L’analyse pointe immanquablement vers des défis de gouvernance, de capacité technique et de transparence. La concentration des OS-DOT dans le Haut-Katanga (23) et le Lualaba (19) contraste avec la présence symbolique d’un seul organisme dans les trois autres provinces. Cette inégale répartition des structures peut expliquer, en partie, les écarts de performance. La ministre d’État Ève Bazaiba a réaffirmé l’engagement gouvernemental à accompagner la mise en œuvre des conclusions de ce forum, un signal nécessaire pour rassurer les acteurs sur la pérennité du processus.
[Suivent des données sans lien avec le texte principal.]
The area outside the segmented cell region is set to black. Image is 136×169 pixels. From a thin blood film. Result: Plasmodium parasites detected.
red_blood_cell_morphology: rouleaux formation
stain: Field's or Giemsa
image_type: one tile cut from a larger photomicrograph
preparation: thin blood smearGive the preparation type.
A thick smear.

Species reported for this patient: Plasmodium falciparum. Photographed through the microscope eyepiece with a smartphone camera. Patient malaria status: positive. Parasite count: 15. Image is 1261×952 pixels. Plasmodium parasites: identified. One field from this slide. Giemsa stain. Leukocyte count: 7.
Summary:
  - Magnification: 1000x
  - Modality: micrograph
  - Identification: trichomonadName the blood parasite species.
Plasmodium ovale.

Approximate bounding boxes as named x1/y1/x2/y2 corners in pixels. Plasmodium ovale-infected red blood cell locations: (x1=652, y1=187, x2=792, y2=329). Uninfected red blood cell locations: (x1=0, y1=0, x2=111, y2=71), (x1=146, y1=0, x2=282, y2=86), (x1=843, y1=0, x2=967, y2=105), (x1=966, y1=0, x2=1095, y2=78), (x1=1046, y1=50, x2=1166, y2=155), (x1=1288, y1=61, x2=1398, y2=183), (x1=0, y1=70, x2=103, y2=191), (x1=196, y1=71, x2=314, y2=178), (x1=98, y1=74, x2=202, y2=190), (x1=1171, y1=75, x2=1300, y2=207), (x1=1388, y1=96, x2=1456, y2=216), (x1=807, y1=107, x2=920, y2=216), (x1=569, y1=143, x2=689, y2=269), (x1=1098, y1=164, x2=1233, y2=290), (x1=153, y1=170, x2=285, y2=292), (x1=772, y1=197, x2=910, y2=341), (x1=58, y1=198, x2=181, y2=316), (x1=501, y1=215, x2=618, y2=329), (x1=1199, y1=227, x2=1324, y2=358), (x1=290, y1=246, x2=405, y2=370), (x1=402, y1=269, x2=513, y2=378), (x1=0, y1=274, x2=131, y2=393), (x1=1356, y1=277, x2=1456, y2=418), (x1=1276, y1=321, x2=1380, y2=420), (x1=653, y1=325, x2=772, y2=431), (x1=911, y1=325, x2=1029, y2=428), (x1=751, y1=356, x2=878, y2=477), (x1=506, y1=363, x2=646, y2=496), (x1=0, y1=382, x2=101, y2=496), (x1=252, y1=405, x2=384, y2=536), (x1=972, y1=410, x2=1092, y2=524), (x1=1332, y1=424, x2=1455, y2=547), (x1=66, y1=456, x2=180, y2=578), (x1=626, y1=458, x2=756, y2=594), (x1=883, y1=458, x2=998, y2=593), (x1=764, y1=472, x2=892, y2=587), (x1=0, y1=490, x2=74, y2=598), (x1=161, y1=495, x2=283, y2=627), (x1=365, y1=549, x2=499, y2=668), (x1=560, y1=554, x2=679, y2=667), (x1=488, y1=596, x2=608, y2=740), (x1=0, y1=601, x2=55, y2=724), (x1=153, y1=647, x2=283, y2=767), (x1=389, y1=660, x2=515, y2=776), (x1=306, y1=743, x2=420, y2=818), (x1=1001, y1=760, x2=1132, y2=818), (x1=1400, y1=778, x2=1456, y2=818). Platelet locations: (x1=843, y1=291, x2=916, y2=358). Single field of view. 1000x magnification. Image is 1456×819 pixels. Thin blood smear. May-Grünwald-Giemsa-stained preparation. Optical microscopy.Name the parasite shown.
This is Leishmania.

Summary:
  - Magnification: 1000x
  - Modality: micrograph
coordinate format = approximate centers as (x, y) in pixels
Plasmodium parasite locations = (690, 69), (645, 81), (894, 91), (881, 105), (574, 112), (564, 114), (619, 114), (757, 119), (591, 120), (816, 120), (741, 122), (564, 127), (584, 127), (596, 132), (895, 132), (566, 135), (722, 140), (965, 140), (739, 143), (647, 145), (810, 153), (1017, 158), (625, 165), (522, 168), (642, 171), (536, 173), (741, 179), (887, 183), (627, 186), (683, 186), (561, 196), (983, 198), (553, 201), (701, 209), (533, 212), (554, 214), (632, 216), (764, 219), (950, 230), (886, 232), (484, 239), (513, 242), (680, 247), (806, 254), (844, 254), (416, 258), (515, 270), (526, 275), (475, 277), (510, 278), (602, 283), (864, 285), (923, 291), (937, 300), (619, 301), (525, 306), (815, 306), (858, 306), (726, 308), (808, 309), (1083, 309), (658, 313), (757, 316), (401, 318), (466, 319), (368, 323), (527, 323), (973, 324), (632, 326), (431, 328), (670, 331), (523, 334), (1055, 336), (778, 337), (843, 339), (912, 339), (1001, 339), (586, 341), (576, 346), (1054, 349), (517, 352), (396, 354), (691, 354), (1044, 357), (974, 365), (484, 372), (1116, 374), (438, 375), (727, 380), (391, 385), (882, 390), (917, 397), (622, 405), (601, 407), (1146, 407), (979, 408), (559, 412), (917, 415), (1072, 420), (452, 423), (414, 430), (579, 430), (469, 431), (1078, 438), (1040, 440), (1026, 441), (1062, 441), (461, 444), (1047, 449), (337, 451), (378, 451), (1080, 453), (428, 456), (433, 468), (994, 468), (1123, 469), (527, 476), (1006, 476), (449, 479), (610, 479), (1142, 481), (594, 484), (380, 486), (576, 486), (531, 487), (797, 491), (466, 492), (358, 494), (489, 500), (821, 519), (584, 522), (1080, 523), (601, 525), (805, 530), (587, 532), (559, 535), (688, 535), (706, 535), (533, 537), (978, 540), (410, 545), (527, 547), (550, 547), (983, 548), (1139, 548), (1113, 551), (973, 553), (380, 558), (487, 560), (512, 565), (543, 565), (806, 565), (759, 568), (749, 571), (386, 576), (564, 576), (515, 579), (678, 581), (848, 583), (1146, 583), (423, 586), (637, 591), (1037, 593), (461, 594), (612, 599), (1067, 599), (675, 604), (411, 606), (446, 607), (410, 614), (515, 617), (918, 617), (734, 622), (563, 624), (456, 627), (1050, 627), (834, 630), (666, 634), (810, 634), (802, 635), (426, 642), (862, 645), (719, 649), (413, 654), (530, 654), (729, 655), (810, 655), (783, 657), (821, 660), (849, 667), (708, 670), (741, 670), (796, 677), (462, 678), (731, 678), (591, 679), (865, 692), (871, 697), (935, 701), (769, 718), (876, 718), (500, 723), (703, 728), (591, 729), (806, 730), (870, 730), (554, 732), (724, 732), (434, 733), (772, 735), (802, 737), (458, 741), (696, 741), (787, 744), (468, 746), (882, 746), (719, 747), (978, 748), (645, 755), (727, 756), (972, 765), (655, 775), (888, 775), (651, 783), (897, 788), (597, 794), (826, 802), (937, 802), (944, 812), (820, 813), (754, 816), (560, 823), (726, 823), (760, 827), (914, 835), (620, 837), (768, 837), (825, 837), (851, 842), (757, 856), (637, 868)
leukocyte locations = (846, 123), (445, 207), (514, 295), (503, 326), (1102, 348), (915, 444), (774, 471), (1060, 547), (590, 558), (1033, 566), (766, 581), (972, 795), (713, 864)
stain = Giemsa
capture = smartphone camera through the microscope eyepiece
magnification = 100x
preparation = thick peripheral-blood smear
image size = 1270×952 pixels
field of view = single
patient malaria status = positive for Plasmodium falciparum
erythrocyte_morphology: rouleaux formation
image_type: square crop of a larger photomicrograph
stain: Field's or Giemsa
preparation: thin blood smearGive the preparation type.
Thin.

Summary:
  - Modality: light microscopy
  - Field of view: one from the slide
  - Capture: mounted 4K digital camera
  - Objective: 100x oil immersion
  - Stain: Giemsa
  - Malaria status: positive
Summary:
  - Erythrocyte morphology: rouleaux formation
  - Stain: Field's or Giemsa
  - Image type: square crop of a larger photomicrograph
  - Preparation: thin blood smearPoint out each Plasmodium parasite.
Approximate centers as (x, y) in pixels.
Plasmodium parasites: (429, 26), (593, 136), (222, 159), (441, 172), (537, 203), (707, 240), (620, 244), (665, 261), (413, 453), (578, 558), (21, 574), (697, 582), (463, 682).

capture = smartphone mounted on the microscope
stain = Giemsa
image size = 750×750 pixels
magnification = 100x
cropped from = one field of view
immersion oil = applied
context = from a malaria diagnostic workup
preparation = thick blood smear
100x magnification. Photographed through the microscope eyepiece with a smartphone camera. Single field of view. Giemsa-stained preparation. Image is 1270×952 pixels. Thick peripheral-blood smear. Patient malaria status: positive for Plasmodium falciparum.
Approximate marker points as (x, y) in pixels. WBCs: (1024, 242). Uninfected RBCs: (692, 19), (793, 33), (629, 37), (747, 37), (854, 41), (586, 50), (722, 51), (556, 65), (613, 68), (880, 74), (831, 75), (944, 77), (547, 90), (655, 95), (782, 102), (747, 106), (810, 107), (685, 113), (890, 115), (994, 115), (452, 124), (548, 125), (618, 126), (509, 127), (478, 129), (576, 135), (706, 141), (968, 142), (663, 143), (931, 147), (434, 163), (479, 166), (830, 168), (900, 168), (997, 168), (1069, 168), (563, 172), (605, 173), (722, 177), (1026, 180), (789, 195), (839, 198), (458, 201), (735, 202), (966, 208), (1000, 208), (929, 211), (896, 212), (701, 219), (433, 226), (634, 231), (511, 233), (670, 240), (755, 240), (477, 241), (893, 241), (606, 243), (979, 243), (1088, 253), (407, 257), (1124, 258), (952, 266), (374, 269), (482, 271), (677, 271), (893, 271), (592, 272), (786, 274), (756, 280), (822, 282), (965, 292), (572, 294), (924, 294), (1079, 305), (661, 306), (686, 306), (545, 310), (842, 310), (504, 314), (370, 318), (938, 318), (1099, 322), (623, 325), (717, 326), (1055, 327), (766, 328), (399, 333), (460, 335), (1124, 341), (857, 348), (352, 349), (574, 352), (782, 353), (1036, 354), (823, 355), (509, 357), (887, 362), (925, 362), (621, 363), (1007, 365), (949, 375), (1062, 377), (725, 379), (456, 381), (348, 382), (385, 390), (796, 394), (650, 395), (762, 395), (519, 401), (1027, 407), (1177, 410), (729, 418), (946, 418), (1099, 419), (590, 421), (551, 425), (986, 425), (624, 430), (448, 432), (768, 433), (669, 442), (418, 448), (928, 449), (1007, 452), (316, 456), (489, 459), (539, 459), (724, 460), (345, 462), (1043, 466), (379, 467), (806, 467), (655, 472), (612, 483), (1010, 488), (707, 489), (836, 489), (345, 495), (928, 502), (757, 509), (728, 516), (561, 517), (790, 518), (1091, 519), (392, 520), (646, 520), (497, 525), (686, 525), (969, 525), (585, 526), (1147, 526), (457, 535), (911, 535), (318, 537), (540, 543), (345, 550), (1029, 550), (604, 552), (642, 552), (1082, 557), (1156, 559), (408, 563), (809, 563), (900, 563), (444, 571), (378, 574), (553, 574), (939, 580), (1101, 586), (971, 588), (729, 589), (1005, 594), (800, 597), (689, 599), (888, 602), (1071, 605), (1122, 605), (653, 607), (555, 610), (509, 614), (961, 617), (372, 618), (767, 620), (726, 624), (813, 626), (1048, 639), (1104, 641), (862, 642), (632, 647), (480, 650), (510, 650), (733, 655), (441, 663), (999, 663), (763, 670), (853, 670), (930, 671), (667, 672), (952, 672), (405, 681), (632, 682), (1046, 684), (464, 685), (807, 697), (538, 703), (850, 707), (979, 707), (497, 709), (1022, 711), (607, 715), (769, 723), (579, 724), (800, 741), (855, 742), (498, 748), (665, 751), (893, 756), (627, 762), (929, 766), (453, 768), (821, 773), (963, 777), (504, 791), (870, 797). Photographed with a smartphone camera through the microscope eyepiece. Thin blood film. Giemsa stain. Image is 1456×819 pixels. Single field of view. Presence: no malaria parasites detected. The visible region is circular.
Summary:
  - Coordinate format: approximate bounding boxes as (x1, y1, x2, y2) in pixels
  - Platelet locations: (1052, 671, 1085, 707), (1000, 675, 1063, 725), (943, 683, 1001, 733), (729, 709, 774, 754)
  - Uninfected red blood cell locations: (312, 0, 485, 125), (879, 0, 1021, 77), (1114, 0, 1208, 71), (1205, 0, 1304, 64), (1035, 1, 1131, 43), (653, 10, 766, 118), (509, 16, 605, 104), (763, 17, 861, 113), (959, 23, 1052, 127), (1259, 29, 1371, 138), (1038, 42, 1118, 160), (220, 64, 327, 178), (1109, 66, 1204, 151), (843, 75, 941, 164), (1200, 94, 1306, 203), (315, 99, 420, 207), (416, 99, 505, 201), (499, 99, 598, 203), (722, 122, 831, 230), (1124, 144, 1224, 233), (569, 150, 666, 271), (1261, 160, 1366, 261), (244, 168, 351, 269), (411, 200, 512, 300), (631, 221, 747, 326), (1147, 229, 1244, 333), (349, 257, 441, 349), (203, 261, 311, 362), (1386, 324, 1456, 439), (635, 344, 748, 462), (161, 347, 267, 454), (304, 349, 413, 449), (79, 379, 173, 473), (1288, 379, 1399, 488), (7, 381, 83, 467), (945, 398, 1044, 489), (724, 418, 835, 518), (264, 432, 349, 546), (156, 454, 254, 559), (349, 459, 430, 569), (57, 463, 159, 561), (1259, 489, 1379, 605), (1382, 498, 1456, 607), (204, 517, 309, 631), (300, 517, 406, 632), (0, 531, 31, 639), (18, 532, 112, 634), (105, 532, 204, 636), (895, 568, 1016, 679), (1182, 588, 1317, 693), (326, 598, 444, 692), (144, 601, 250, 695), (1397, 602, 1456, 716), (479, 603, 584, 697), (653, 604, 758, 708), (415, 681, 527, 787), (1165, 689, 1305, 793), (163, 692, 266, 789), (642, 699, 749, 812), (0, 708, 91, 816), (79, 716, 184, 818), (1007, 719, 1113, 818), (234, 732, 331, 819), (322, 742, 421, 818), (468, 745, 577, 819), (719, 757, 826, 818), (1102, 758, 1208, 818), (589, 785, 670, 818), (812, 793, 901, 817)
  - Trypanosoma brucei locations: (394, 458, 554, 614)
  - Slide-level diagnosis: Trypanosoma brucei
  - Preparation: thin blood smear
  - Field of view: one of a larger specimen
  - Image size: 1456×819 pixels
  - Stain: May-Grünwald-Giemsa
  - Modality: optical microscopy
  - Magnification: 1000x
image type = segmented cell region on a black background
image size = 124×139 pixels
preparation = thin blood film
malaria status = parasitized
Pour Alice Mirimo Kabetsi, administratrice du Fonds national de promotion et de service social (FNPSS), cet atelier traduit une volonté politique de rectifier le tir et de s’assurer que la richesse souterraine profite enfin à celles et ceux qui vivent au-dessus. L’objectif est de transformer ces pourcentages, souvent abstraits dans les rapports, en écoles, centres de santé, routes et projets agricoles visibles. La réussite de cette ambition passe par un renforcement capacitaire des OS-DOT, une harmonisation de leurs procédures et un système de redevabilité clair envers les communautés bénéficiaires.
Quelles perspectives se dessinent alors pour l’avenir de ces fonds miniers RDC ? L’atelier de Kinshasa pourrait marquer un tournant décisif s’il aboutit à un plan d’action contraignant. La généralisation des bonnes pratiques observées dans le Haut-Katanga et le Lualaba à l’ensemble des provinces minières est une priorité. Il s’agit également d’élargir le champ d’action de la dot première vague au-delà des infrastructures, pour inclure des projets générateurs de revenus à long terme, créant ainsi un cercle vertueux d’auto-développement.
En définitive, la gestion des 0,3 % est bien plus qu’une question comptable ; c’est un test de crédibilité pour l’ensemble de la gouvernance minière congolaise. Le secteur extractif peut-il être un vrai partenariat gagnant-gagnant ? La réponse se construira pas à pas, à travers l’efficacité de ces organismes spécialisés DOT à canaliser les ressources vers un développement communautés minières durable et inclusif. L’atelier en cours est une pièce cruciale de ce puzzle complexe. Le chemin reste long, mais la reconnaissance des lacunes et la volonté affichée de les corriger constituent un premier pas essentiel vers une exploitation minière enfin solidaire de son terroir.